* TUJUAN LATIHAN
Tuliskan kembali bagian tulisan tentang Generasi Indonesia Emas 2045 di bawah, semuanya dari "Menuju Indonesia Emas" terus sampai "harus terus diasah.", tanpa mengubah satu kata pun.

* KUTIPAN TEKS
Mampukah kita mencapai Generasi Indonesia Emas 2045—momen ketika seluruh harapan bangsa bertumpu pada generasi muda? Jawabannya terletak pada apa yang kita lakukan hari ini.
Mengacu pada teori Maslow dalam psikologi humanistik, eksistensi individu terwujud melalui proses konstruksi diri yang berkesinambungan. Generasi muda tidak boleh hanya ikut-ikutan zaman. Mereka harus tumbuh dan berkembang sesuai konteks zaman ini dengan membangun mentalitas, moralitas, dan pengetahuan yang kuat. Yuval Noah Harari dalam Homo Deus menekankan bahwa yang lebih penting daripada AI dan otomasi adalah karakter individu dan moralitas manusia. Pendalaman karakter, baik dalam aspek politik maupun kemanusiaan, membutuhkan komitmen dan konsistensi—nilai-nilai yang tidak bisa ditawar.
Menuju Indonesia Emas 2045 bukan sekadar mengulang atau merekonstruksi pemikiran bangsa sesuai cita-cita pembangunan, melainkan menjadi buah dari upaya kolektif kita untuk merancang metodologi yang tepat. Semua pihak harus terlibat—pemerintah, pekerja, pemuda, hingga kelompok yang disebut sebagai minority creative dalam sosiologi, yakni penggerak perubahan sosial.
Dalam menyambut Ramadhan 1446 H dan Generasi Indonesia Emas 2045, generasi muda perlu memperkuat mentalitas, membangun moralitas, dan menumbuhkan kecerdasan secara selaras. Cinta harus selalu hadir, dan karakter harus terus diasah.
Cita-cita mewujudkan Indonesia Emas memang berat. Namun, jika tidak dimulai dari sekarang, harapan itu akan sulit terwujud. Kuncinya ada pada pemuda—tepatnya, hari ini.

* DAFTAR DATA
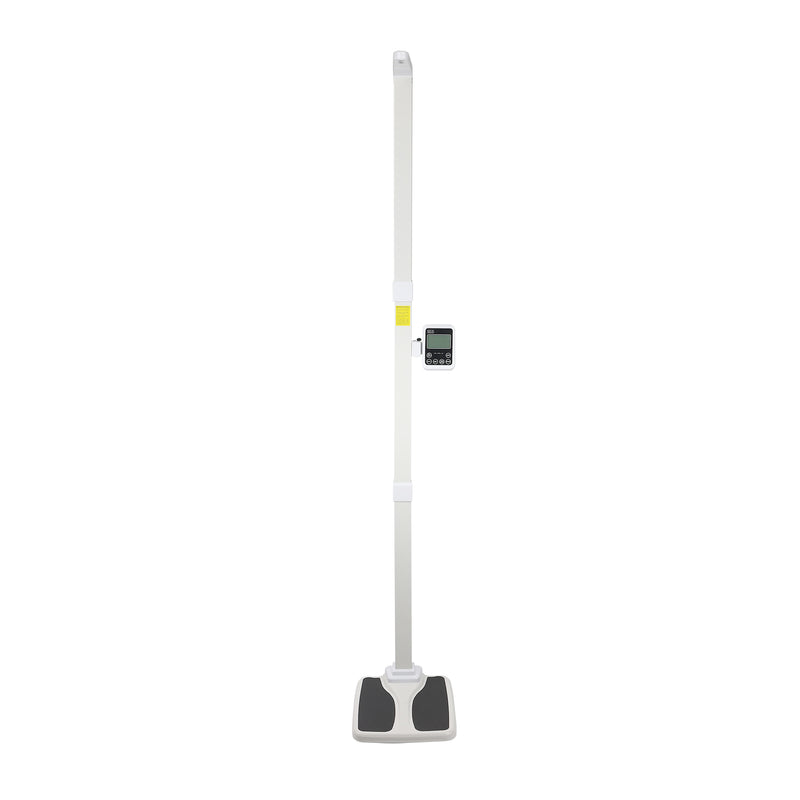 Bios - Professional Office Scale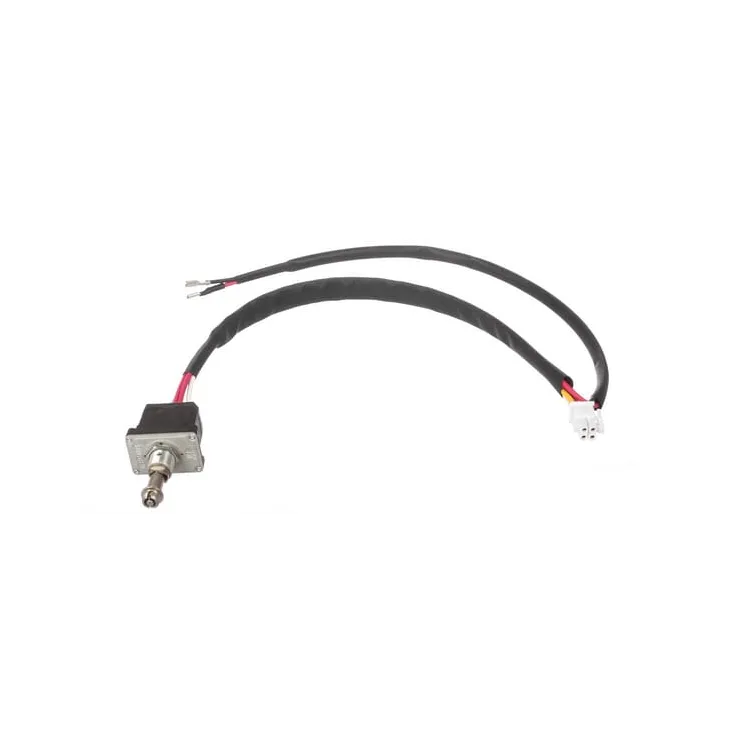 Switch 47906615 CNH 84218194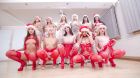 SZ2788_Gonzo.com Christmas 2021 10v11 Anal & Piss Orgy BTS (24-12-2021) 720p[(456390)2022-09-30-22-36-28]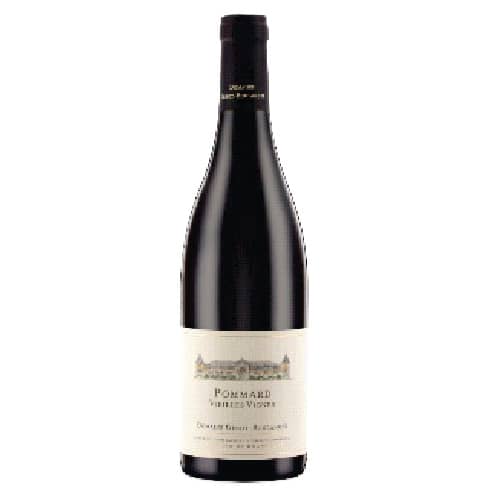 Pommard Vieilles Boulanger 2018 6X 75cl - Image 2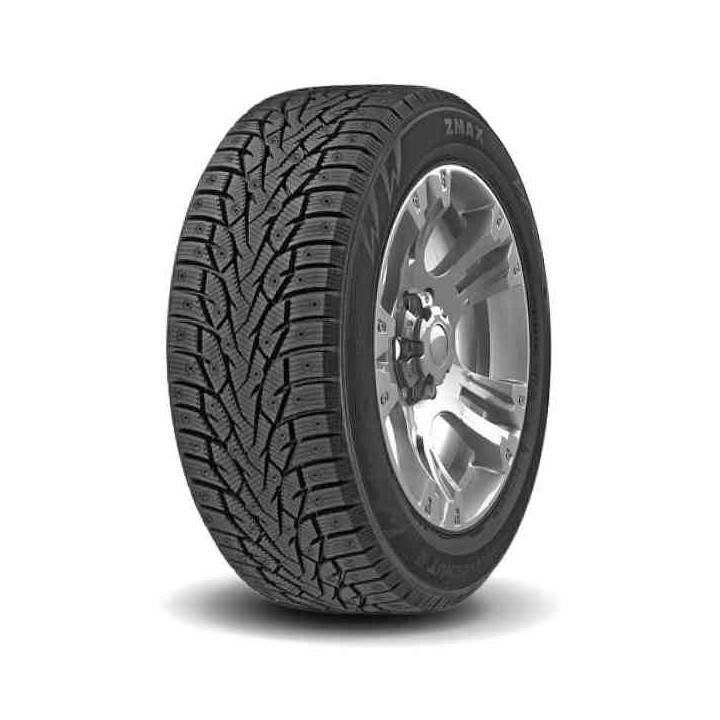 ZMAX WINTERNOVA STUD III Studdable 215/65R17 103T XL 2025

* JAWABAN
Menuju Indonesia Emas 2045 bukan sekadar mengulang atau merekonstruksi pemikiran bangsa sesuai cita-cita pembangunan, melainkan menjadi buah dari upaya kolektif kita untuk merancang metodologi yang tepat. Semua pihak harus terlibat—pemerintah, pekerja, pemuda, hingga kelompok yang disebut sebagai minority creative dalam sosiologi, yakni penggerak perubahan sosial.
Dalam menyambut Ramadhan 1446 H dan Generasi Indonesia Emas 2045, generasi muda perlu memperkuat mentalitas, membangun moralitas, dan menumbuhkan kecerdasan secara selaras. Cinta harus selalu hadir, dan karakter harus terus diasah.